BRASSFIELD, ANDREW THOMAS

Name:  Andrew Thomas Brassfield
Rank/Branch: Staff Sergeant/US Army
Unit:  Military Assistance Command Vietnam Special Operations Augmentation Command and Control North
5th Special Forces Group, 
1st Special Forces 

Date of Birth: 04 February 1937 (St. Louis, MO)
Home of Record: Sylvania, OH
Date of Loss: 06 April 1970 
Country of Loss:  Laos
Loss Coordinates:  161932N 1065123E (XD983057)
Click coordinates to view (4) maps

Status in 1973: Killed/Body Not Recovered
Category: 2
Aircraft/Vehicle/Ground:  Ground
Other Personnel in Incident: (none missing)
REMARKS:

SYNOPSIS:   : MACV-SOG, or Military Assistance Command Vietnam - Studies and Observation Group (MACV-SOG) was a joint service unconventional warfare task force engaged in highly classified operations throughout Southeast Asia. The 5th Special Forces channeled personnel into MACV-SOG through Special Operations Augmentation (SOA) that provided their "cover" while under secret orders to MACV-SOG. These teams performed highly classified, deep penetration missions of strategic reconnaissance and interdiction that were called, depending on the location and time frame, "Shining Brass," “Salem House,” “Daniel Boone” or "Prairie Fire" missions.

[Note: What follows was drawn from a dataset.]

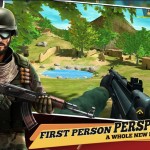 صور FPS Commando Gun Shooting Game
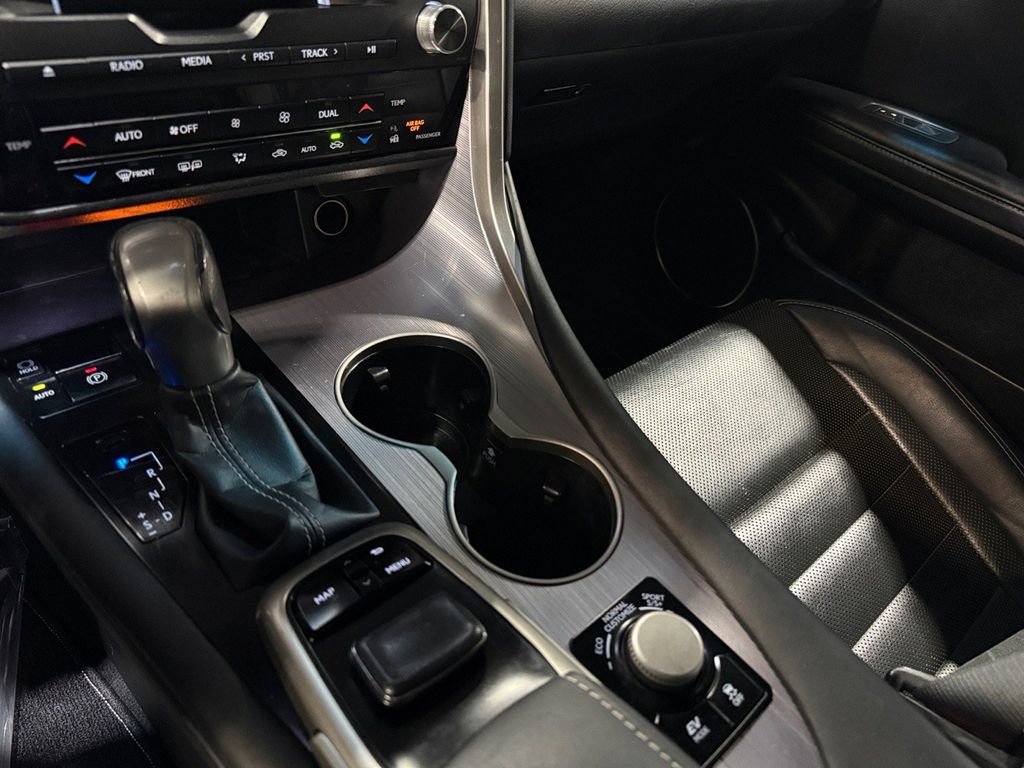 Used 2019 Lexus RX 450h F Sport image 34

On 6 April 1970, SSgt. Andrew T. Brassfield was assigned as a rifleman to Reconnaissance Team Missouri to conduct an intelligence gathering mission against communist activity in the rugged jungle-covered mountains approximately 6 miles southwest of the Lao/Vietnamese border and 3 miles northwest of Tavauac, Savannakhet Province, Laos. This area of eastern Laos was considered a major artery of the infamous Ho Chi Minh Trail. When North Vietnam began to increase its military strength in South Vietnam, NVA and Viet Cong troops again intruded on neutral Laos for sanctuary, as the Viet Minh had done during the war with the French some years before. This border road was used by the Communists to transport weapons, supplies and troops from North Vietnam into South Vietnam, and was frequently no more than a path cut through the jungle covered mountains. US forces used all assets available to them to stop this flow of men and supplies from moving south into the war zone.

When the team stopped for a rest, it came under heavy and accurate ground fire from an enemy force of unknown size. In the ensuing firefight, the team immediately dispersed. Shortly afterward, SSgt. Brassfield was fatally wounded while attempting to gain better cover. The other team members were also all wounded in the ambush. They were unable to recover Andrew Brassfield's body and carry him out with them when they broke contact with the enemy. The rest of the team was able to evade capture and was later extracted. No search and recovery (SAR) operation was possible due to the intense enemy presence in the area. Andrew Brassfield was immediately listed Killed in Action/Body Not Recovered.

For every insertion like this one that was detected and stopped, dozens of others safely slipped past NVA lines to strike a wide range of targets and collect vital information. The number of MACV-SOG missions conducted with Special Forces reconnaissance teams into Laos and Cambodia was 452 in 1969. It was the most sustained American campaign of raiding, sabotage and intelligence-gathering waged on foreign soil in US military history. MACV-SOG's teams earned a global reputation as one of the most combat effective deep-penetration forces ever raised.

Andrew Brassfield is among nearly 600 Americans who disappeared in Laos. Many of these men were known to be alive on the ground. The Laotians admitted holding "tens of tens" of American Prisoners of War, but these men were never negotiated for either by direct negotiation between our countries or through the Paris Peace Accords which ended the War in Vietnam since Laos was not a party to that agreement.

While the fate of SSgt. Brassfield is not in doubt, he has a right to have he remains returned to his family, friends and country. For other Americans who remain unaccounted for in Southeast Asia, their fate could be quite different.

Since the end of the Vietnam War well over 21,000 reports of American prisoners, missing and otherwise unaccounted for have been received by our government. Many of these reports document LIVE American Prisoners of War remaining captive throughout Southeast Asia TODAY.

American servicemen in Vietnam were called upon to operate in many dangerous circumstances both on and off duty, and they were prepared to be wounded, killed or captured. It probably never occurred to them that they could be abandoned by the country they so proudly served.